После прандиума, одевшись попроще, они вышли. За ними, закутавшись в длинный palliolum, следовал Мнеф: он хотел знать, что у них задумано. Все заметное в общине разбежалось, и много нужно было Миррене усилий и расспросов, чтобы на окраине города, за преторианскими казармами, отыскать одинокого Луку. Запершись от всего, он сидел и все писал своё сказание о жизни Мессии. Мнеф сразу догадался, что они исчезли у прячущихся христиан. Это опять была вода на его мельницу. Он хорошо заметил дом и зашагал домой. В голове его зрели огромные решения.

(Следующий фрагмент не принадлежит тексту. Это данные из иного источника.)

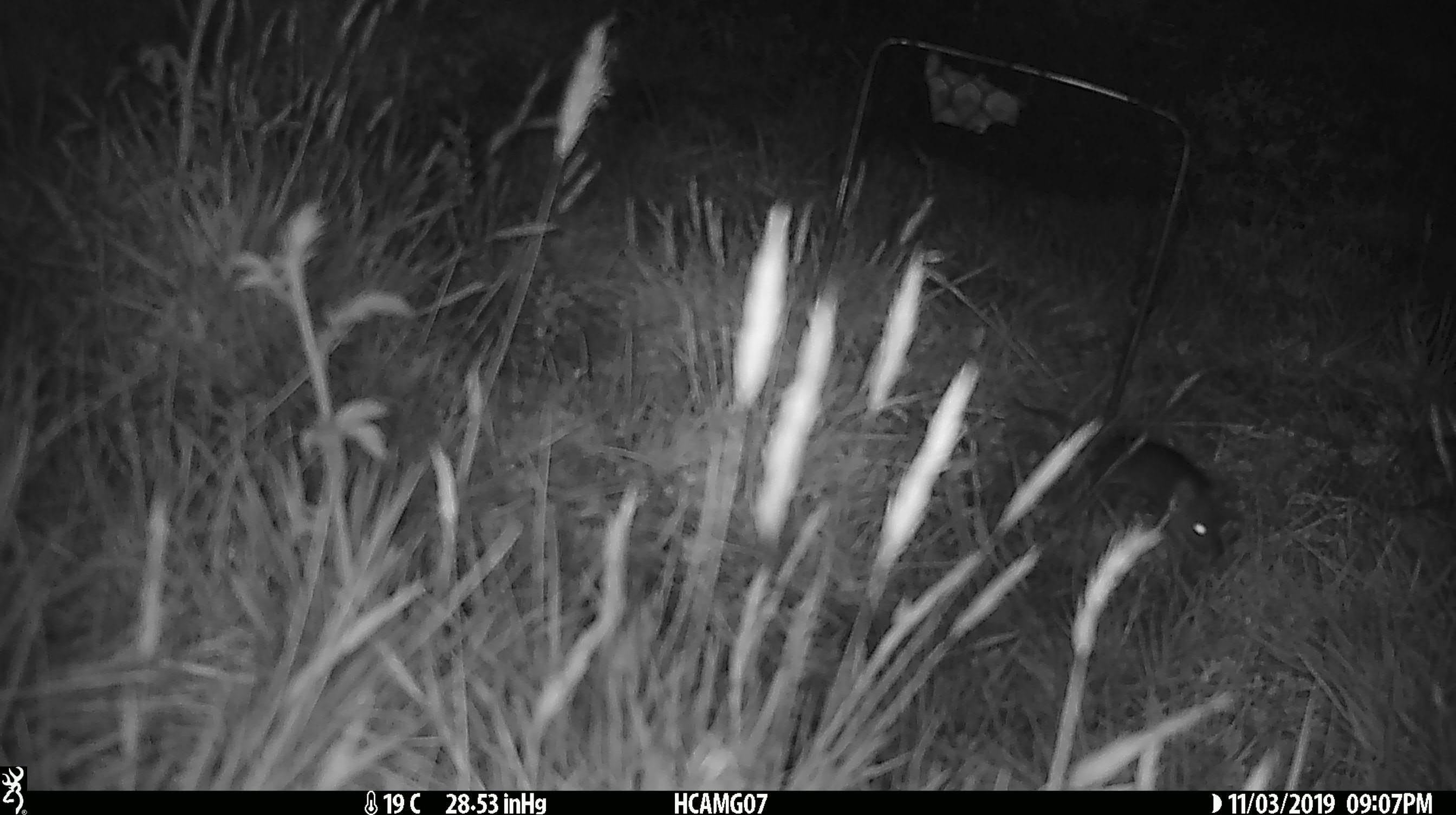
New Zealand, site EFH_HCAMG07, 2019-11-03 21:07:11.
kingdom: Animalia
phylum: Chordata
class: Mammalia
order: Rodentia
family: Muridae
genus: Mus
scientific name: Mus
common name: mouse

Лука, похудевший, ещё более притихший — все эти ужасы камнем легли на его мягкую душу, — с ласковой улыбкой встретил в своей убогой келийке неожиданных гостей. Узнав о цели их прихода, он застенчиво проговорил:
— Тогда, может быть, лучше всего будет, если я прочту вам то, что я записал о жизни, учении и смерти Мессии?
— И прекрасно, — сказал Филет. — Так будет больше порядка в беседе.
Он тоже очень похудел: гибель Елены задавила его.
Лука, волнуясь, приступил к чтению своей поэмы, сознательно, на радость людям, им разукрашенной. Все внимательно слушали. Часто всех охватывало глубокое волнение. Но иногда Язон с Филетом недоуменно переглядывались. И, отирая глаза, — Лука не стыдился слез своих — он опустил свои папирусы.
— Тут ещё не все записано, — сказал он. — Многое ещё не внесено. Это только самое главное.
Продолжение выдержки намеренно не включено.